### [Exercise requirements]
When the line containing "common name: thomson's gazelle" is reached, include it and end there; set down verbatim every line before it, starting at the top of the records.
------
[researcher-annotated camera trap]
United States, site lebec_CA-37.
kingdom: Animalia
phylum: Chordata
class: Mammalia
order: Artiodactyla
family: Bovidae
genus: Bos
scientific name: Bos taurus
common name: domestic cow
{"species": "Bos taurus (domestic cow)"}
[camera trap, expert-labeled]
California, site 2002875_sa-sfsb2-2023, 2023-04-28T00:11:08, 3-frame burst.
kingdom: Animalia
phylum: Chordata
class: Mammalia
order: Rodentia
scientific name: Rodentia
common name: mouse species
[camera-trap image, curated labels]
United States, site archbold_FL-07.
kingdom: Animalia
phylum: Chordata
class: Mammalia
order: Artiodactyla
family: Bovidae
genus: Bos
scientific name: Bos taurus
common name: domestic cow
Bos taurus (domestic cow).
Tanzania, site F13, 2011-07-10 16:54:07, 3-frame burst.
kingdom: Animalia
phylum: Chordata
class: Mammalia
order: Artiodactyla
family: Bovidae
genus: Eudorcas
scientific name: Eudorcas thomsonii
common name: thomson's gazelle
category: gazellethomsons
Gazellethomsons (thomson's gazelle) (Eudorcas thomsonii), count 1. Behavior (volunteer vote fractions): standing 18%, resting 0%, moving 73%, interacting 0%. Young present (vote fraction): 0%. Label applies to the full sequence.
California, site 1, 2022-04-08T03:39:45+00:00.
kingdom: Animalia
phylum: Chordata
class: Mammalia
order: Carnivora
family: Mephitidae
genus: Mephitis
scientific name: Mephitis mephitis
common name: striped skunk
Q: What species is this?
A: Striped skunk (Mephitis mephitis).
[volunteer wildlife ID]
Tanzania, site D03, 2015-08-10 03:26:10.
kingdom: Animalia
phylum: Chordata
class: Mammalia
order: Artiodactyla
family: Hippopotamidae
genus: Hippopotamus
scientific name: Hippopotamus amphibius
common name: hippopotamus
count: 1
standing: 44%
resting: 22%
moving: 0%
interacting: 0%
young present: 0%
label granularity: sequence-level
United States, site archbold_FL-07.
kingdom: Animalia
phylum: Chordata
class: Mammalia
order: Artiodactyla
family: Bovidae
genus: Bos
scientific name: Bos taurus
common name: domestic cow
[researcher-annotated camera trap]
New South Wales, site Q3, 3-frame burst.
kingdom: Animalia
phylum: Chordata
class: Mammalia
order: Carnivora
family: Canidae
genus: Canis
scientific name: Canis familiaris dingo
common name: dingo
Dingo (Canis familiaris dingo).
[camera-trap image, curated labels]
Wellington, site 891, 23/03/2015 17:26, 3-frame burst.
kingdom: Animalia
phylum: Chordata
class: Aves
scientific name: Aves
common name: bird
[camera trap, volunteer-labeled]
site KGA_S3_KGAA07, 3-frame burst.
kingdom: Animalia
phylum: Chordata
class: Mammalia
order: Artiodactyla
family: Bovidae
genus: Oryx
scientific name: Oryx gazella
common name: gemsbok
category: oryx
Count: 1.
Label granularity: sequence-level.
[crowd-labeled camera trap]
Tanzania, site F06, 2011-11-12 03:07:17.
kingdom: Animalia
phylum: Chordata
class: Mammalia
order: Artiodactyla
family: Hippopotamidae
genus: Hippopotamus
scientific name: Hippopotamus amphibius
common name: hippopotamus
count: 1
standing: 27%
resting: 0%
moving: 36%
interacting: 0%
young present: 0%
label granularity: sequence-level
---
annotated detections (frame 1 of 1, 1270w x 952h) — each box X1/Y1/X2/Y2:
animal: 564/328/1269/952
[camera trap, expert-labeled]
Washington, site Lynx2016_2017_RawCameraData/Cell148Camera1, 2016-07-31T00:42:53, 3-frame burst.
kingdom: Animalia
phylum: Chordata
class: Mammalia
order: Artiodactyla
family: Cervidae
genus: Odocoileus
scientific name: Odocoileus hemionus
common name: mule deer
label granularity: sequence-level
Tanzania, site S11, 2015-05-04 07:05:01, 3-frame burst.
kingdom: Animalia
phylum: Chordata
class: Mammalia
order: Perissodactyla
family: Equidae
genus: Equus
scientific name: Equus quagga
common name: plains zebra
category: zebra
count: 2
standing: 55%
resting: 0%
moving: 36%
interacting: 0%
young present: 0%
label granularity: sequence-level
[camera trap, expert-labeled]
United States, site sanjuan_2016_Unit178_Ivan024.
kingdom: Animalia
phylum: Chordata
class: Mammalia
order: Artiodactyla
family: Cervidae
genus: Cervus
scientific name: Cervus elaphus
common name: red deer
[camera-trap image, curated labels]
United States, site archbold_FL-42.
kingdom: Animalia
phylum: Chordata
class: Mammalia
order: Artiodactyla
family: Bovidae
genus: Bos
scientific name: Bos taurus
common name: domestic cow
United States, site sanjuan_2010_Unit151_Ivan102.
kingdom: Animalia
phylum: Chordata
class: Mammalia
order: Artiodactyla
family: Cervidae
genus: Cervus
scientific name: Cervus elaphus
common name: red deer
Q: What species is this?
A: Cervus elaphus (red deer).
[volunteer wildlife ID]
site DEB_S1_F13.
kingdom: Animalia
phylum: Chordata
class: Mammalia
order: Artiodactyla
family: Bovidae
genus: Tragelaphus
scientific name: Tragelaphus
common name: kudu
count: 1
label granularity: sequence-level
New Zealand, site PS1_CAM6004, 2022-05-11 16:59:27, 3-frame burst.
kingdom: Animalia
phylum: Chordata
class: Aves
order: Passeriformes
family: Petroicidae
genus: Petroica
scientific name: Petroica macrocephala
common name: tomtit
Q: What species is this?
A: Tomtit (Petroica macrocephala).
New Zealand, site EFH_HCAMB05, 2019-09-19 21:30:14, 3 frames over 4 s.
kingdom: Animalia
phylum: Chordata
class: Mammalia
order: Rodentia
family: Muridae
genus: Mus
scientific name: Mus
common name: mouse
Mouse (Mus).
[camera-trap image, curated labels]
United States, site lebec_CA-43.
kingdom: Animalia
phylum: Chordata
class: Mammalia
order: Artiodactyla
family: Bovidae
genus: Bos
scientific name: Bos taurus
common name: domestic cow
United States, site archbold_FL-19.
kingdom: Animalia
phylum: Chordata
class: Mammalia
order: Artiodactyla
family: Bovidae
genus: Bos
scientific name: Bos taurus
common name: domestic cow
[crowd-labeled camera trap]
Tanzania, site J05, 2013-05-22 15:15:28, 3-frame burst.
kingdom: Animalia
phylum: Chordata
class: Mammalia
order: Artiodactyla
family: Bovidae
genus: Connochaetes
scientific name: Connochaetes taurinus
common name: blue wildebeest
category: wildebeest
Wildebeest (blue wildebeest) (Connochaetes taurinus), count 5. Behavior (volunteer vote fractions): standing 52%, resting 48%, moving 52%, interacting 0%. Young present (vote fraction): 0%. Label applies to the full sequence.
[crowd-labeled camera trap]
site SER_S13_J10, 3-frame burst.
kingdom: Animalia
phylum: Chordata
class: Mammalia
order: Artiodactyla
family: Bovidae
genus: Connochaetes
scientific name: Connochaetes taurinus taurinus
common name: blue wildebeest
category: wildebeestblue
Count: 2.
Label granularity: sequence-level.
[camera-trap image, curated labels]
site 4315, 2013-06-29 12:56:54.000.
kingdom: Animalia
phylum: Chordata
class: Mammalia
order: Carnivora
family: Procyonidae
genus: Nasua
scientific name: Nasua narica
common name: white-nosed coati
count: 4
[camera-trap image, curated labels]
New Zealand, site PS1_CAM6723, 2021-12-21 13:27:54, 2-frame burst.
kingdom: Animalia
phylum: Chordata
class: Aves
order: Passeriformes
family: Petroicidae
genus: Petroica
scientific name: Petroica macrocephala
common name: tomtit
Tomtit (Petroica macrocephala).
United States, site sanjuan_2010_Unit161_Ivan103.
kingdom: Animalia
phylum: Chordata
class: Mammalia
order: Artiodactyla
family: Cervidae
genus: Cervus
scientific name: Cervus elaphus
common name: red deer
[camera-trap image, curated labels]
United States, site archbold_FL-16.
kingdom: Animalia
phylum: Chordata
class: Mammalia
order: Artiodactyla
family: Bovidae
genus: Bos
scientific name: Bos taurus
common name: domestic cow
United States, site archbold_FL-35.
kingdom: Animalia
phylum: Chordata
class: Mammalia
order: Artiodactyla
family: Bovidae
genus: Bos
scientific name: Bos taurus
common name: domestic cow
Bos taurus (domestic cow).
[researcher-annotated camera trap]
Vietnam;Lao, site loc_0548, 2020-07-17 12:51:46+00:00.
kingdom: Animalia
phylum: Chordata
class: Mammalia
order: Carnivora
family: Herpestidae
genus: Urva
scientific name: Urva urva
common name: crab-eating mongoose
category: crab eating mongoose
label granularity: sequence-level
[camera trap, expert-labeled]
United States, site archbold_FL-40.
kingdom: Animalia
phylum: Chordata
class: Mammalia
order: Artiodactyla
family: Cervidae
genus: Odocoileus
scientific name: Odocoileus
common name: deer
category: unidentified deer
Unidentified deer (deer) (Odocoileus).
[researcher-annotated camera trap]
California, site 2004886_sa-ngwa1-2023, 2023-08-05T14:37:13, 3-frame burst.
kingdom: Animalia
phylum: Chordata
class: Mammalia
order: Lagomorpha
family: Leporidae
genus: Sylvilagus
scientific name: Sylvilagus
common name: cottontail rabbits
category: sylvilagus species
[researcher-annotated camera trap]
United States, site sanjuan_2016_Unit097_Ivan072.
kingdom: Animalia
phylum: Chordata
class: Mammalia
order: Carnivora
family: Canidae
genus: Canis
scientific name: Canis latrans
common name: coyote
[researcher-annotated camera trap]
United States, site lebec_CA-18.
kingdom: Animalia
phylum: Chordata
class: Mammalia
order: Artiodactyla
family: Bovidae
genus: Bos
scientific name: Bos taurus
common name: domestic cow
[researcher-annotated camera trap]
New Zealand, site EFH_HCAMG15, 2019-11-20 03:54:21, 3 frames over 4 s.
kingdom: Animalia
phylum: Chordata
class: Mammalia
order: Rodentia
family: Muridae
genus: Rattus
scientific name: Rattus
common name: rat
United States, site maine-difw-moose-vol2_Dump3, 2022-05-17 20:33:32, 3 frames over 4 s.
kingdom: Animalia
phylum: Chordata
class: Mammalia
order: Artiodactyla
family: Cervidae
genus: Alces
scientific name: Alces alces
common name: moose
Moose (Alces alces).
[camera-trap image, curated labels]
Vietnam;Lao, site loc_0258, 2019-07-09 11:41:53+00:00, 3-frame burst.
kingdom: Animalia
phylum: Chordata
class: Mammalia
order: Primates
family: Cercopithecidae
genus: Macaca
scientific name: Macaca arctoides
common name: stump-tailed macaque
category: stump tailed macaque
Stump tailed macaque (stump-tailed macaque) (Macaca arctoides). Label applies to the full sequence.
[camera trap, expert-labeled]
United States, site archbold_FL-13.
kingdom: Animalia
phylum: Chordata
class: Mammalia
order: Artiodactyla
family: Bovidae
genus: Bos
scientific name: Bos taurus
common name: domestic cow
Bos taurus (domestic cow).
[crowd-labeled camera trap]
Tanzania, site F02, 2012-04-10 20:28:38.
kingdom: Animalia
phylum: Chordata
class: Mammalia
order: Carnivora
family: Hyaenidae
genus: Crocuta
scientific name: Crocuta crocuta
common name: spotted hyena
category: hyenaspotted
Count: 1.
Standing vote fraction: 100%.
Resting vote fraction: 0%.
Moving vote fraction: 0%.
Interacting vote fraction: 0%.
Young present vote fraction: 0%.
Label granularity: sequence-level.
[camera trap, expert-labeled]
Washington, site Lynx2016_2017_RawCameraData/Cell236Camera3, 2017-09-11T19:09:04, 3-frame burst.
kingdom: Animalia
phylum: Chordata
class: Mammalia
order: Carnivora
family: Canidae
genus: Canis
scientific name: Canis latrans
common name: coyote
------
### [Your solution]
[researcher-annotated camera trap]
United States, site lebec_CA-37.
kingdom: Animalia
phylum: Chordata
class: Mammalia
order: Artiodactyla
family: Bovidae
genus: Bos
scientific name: Bos taurus
common name: domestic cow
{"species": "Bos taurus (domestic cow)"}
[camera trap, expert-labeled]
California, site 2002875_sa-sfsb2-2023, 2023-04-28T00:11:08, 3-frame burst.
kingdom: Animalia
phylum: Chordata
class: Mammalia
order: Rodentia
scientific name: Rodentia
common name: mouse species
[camera-trap image, curated labels]
United States, site archbold_FL-07.
kingdom: Animalia
phylum: Chordata
class: Mammalia
order: Artiodactyla
family: Bovidae
genus: Bos
scientific name: Bos taurus
common name: domestic cow
Bos taurus (domestic cow).
Tanzania, site F13, 2011-07-10 16:54:07, 3-frame burst.
kingdom: Animalia
phylum: Chordata
class: Mammalia
order: Artiodactyla
family: Bovidae
genus: Eudorcas
scientific name: Eudorcas thomsonii
common name: thomson's gazelle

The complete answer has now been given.